> **WHAT YOU ARE ASKED TO DO**: Among the lines of data below, reproduce only those from the one with "content_type: application/javascript" through the one with "see embed-fi.7591b31b83576c4a666f.js.LICENSE.txt */", exactly as they stand, both ends included.

> **EXTRACTED MATERIAL**:
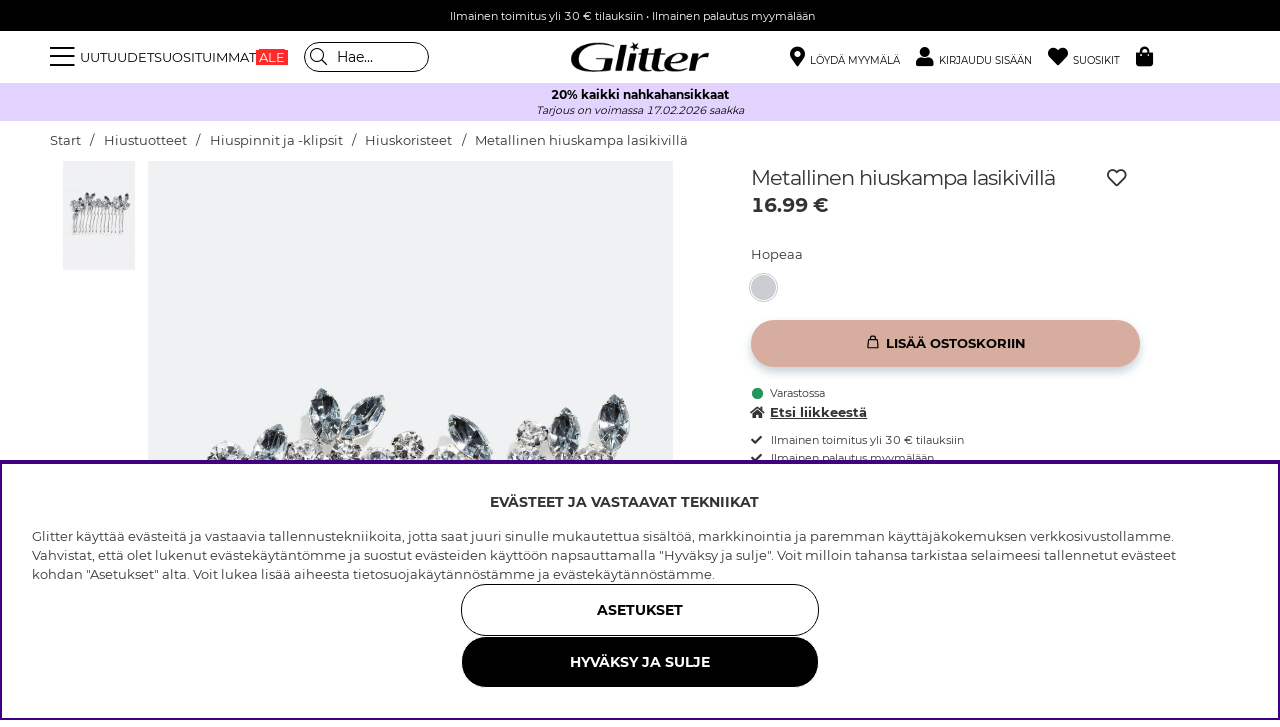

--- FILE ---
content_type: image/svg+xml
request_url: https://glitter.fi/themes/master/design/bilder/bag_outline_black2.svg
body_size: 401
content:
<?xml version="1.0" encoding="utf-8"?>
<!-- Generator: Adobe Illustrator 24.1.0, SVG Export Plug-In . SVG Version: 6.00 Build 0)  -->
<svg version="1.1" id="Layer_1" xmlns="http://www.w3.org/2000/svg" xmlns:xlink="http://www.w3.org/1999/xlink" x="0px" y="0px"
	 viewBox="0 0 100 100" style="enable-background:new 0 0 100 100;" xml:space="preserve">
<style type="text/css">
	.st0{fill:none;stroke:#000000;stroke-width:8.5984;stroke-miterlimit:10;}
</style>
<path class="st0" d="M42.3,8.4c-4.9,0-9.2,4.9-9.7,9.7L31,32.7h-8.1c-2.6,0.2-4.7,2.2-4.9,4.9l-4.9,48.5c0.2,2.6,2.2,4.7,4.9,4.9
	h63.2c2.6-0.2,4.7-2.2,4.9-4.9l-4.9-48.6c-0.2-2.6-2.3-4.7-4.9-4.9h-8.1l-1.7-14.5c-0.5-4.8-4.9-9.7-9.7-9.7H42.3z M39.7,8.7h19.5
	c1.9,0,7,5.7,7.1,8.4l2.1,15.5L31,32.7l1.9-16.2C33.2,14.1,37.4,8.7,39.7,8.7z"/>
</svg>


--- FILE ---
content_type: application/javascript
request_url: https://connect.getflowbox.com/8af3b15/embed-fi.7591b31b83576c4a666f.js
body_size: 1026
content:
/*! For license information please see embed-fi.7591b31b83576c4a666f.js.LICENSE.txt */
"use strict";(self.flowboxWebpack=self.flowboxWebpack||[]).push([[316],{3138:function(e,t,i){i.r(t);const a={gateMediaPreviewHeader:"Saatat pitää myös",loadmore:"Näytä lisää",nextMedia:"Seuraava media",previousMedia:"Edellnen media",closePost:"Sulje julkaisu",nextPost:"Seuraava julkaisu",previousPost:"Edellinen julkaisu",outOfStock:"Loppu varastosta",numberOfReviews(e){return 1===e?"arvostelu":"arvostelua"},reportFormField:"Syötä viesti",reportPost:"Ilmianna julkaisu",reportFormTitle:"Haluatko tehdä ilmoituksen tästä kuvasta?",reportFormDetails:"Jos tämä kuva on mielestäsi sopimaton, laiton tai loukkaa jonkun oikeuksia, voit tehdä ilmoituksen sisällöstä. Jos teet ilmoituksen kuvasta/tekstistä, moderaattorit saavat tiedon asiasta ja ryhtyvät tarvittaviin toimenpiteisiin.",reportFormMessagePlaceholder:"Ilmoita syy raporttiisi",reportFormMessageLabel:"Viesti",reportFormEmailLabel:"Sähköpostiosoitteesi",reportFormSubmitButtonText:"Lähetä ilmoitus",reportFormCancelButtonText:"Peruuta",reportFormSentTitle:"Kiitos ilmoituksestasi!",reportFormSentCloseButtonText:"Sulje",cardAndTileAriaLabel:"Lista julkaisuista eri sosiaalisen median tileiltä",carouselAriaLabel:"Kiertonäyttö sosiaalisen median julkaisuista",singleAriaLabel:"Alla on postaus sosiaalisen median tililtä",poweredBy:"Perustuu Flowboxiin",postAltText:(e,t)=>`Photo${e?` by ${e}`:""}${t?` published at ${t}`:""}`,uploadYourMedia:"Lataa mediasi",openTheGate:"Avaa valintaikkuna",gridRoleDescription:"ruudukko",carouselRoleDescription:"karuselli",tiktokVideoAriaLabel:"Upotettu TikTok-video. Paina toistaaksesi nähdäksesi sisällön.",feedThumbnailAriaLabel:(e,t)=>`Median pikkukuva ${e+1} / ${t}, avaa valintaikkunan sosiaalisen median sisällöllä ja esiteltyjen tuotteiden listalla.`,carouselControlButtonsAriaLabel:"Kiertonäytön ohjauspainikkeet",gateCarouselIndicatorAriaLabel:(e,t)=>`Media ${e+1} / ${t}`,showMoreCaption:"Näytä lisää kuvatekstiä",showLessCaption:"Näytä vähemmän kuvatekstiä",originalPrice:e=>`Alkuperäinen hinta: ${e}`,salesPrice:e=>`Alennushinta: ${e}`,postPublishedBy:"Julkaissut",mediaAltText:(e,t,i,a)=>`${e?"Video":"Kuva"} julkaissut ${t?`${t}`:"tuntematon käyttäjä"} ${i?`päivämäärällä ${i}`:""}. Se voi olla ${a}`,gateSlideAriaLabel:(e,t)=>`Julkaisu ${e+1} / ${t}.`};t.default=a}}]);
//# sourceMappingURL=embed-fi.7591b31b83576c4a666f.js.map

> **EXERCISE RESULT**:
content_type: application/javascript
request_url: https://connect.getflowbox.com/8af3b15/embed-fi.7591b31b83576c4a666f.js
body_size: 1026
content:
/*! For license information please see embed-fi.7591b31b83576c4a666f.js.LICENSE.txt */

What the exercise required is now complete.